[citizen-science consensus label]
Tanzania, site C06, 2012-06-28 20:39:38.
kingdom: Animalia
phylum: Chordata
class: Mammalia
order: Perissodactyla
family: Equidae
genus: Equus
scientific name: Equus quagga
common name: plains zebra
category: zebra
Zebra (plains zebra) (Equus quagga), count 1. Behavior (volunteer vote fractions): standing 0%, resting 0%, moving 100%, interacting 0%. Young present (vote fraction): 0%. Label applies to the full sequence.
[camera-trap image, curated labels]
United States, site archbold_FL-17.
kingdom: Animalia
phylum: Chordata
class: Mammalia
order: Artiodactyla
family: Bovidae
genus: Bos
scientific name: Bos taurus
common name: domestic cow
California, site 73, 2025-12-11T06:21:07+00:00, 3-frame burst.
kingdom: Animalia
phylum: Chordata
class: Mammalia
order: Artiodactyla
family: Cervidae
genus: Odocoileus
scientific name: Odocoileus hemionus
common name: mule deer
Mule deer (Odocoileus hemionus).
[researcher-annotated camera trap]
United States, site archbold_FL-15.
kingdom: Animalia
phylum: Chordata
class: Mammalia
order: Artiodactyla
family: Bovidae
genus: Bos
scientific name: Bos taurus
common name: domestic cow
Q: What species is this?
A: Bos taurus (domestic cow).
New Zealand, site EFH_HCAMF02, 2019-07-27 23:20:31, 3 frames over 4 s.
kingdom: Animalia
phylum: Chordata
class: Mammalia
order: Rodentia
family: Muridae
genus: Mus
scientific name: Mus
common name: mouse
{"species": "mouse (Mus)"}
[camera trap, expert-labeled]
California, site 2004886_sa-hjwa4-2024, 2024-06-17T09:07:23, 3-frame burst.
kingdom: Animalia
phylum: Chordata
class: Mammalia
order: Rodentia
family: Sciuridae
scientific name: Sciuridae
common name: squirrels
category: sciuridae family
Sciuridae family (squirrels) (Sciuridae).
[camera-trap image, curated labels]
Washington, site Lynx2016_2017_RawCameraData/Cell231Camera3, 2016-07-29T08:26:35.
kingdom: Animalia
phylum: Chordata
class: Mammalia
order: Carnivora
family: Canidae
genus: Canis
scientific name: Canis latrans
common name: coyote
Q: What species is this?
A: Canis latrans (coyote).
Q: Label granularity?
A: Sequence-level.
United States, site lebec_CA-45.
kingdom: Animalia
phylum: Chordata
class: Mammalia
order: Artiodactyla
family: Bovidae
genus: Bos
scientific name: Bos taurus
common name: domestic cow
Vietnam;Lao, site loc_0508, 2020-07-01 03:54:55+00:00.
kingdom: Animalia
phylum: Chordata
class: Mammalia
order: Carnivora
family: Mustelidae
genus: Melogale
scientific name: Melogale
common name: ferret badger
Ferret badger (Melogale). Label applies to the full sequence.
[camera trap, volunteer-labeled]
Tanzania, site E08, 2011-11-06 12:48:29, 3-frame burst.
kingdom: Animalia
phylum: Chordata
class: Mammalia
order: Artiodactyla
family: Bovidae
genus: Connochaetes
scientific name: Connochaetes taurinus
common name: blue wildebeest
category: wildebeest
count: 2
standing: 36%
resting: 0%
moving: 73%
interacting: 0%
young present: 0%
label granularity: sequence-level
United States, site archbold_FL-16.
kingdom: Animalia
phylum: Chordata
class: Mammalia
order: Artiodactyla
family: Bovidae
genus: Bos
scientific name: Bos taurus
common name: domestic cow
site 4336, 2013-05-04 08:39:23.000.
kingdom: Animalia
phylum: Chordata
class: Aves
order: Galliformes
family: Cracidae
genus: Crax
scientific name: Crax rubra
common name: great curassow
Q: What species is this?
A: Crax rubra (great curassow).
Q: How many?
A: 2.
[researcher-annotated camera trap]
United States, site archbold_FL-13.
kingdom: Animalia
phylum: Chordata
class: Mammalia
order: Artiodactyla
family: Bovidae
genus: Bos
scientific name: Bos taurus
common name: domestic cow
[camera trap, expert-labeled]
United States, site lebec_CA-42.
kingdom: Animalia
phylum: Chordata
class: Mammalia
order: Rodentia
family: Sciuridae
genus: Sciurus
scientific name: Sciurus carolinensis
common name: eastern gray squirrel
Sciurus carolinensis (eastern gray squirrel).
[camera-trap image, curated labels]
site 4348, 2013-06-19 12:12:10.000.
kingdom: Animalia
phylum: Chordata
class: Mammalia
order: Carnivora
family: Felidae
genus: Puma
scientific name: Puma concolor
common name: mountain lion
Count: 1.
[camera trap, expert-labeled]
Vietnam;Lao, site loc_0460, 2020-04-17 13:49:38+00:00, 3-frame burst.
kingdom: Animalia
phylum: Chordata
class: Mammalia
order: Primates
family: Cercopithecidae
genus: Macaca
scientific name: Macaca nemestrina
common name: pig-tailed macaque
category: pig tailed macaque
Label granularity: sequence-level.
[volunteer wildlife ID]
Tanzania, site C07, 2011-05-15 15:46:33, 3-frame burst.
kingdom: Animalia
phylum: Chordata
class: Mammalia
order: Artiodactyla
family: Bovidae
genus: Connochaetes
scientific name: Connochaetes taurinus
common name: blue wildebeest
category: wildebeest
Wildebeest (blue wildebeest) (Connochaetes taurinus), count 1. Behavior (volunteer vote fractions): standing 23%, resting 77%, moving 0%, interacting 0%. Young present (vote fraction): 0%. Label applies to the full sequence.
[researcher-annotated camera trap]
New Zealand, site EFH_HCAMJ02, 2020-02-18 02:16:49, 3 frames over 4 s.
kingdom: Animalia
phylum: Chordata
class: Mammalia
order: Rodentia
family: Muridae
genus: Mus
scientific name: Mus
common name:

**Work task:**
Set every entry down verbatim.

**Answer section:**
[citizen-science consensus label]
Tanzania, site C06, 2012-06-28 20:39:38.
kingdom: Animalia
phylum: Chordata
class: Mammalia
order: Perissodactyla
family: Equidae
genus: Equus
scientific name: Equus quagga
common name: plains zebra
category: zebra
Zebra (plains zebra) (Equus quagga), count 1. Behavior (volunteer vote fractions): standing 0%, resting 0%, moving 100%, interacting 0%. Young present (vote fraction): 0%. Label applies to the full sequence.
[camera-trap image, curated labels]
United States, site archbold_FL-17.
kingdom: Animalia
phylum: Chordata
class: Mammalia
order: Artiodactyla
family: Bovidae
genus: Bos
scientific name: Bos taurus
common name: domestic cow
California, site 73, 2025-12-11T06:21:07+00:00, 3-frame burst.
kingdom: Animalia
phylum: Chordata
class: Mammalia
order: Artiodactyla
family: Cervidae
genus: Odocoileus
scientific name: Odocoileus hemionus
common name: mule deer
Mule deer (Odocoileus hemionus).
[researcher-annotated camera trap]
United States, site archbold_FL-15.
kingdom: Animalia
phylum: Chordata
class: Mammalia
order: Artiodactyla
family: Bovidae
genus: Bos
scientific name: Bos taurus
common name: domestic cow
Q: What species is this?
A: Bos taurus (domestic cow).
New Zealand, site EFH_HCAMF02, 2019-07-27 23:20:31, 3 frames over 4 s.
kingdom: Animalia
phylum: Chordata
class: Mammalia
order: Rodentia
family: Muridae
genus: Mus
scientific name: Mus
common name: mouse
{"species": "mouse (Mus)"}
[camera trap, expert-labeled]
California, site 2004886_sa-hjwa4-2024, 2024-06-17T09:07:23, 3-frame burst.
kingdom: Animalia
phylum: Chordata
class: Mammalia
order: Rodentia
family: Sciuridae
scientific name: Sciuridae
common name: squirrels
category: sciuridae family
Sciuridae family (squirrels) (Sciuridae).
[camera-trap image, curated labels]
Washington, site Lynx2016_2017_RawCameraData/Cell231Camera3, 2016-07-29T08:26:35.
kingdom: Animalia
phylum: Chordata
class: Mammalia
order: Carnivora
family: Canidae
genus: Canis
scientific name: Canis latrans
common name: coyote
Q: What species is this?
A: Canis latrans (coyote).
Q: Label granularity?
A: Sequence-level.
United States, site lebec_CA-45.
kingdom: Animalia
phylum: Chordata
class: Mammalia
order: Artiodactyla
family: Bovidae
genus: Bos
scientific name: Bos taurus
common name: domestic cow
Vietnam;Lao, site loc_0508, 2020-07-01 03:54:55+00:00.
kingdom: Animalia
phylum: Chordata
class: Mammalia
order: Carnivora
family: Mustelidae
genus: Melogale
scientific name: Melogale
common name: ferret badger
Ferret badger (Melogale). Label applies to the full sequence.
[camera trap, volunteer-labeled]
Tanzania, site E08, 2011-11-06 12:48:29, 3-frame burst.
kingdom: Animalia
phylum: Chordata
class: Mammalia
order: Artiodactyla
family: Bovidae
genus: Connochaetes
scientific name: Connochaetes taurinus
common name: blue wildebeest
category: wildebeest
count: 2
standing: 36%
resting: 0%
moving: 73%
interacting: 0%
young present: 0%
label granularity: sequence-level
United States, site archbold_FL-16.
kingdom: Animalia
phylum: Chordata
class: Mammalia
order: Artiodactyla
family: Bovidae
genus: Bos
scientific name: Bos taurus
common name: domestic cow
site 4336, 2013-05-04 08:39:23.000.
kingdom: Animalia
phylum: Chordata
class: Aves
order: Galliformes
family: Cracidae
genus: Crax
scientific name: Crax rubra
common name: great curassow
Q: What species is this?
A: Crax rubra (great curassow).
Q: How many?
A: 2.
[researcher-annotated camera trap]
United States, site archbold_FL-13.
kingdom: Animalia
phylum: Chordata
class: Mammalia
order: Artiodactyla
family: Bovidae
genus: Bos
scientific name: Bos taurus
common name: domestic cow
[camera trap, expert-labeled]
United States, site lebec_CA-42.
kingdom: Animalia
phylum: Chordata
class: Mammalia
order: Rodentia
family: Sciuridae
genus: Sciurus
scientific name: Sciurus carolinensis
common name: eastern gray squirrel
Sciurus carolinensis (eastern gray squirrel).
[camera-trap image, curated labels]
site 4348, 2013-06-19 12:12:10.000.
kingdom: Animalia
phylum: Chordata
class: Mammalia
order: Carnivora
family: Felidae
genus: Puma
scientific name: Puma concolor
common name: mountain lion
Count: 1.
[camera trap, expert-labeled]
Vietnam;Lao, site loc_0460, 2020-04-17 13:49:38+00:00, 3-frame burst.
kingdom: Animalia
phylum: Chordata
class: Mammalia
order: Primates
family: Cercopithecidae
genus: Macaca
scientific name: Macaca nemestrina
common name: pig-tailed macaque
category: pig tailed macaque
Label granularity: sequence-level.
[volunteer wildlife ID]
Tanzania, site C07, 2011-05-15 15:46:33, 3-frame burst.
kingdom: Animalia
phylum: Chordata
class: Mammalia
order: Artiodactyla
family: Bovidae
genus: Connochaetes
scientific name: Connochaetes taurinus
common name: blue wildebeest
category: wildebeest
Wildebeest (blue wildebeest) (Connochaetes taurinus), count 1. Behavior (volunteer vote fractions): standing 23%, resting 77%, moving 0%, interacting 0%. Young present (vote fraction): 0%. Label applies to the full sequence.
[researcher-annotated camera trap]
New Zealand, site EFH_HCAMJ02, 2020-02-18 02:16:49, 3 frames over 4 s.
kingdom: Animalia
phylum: Chordata
class: Mammalia
order: Rodentia
family: Muridae
genus: Mus
scientific name: Mus
common name:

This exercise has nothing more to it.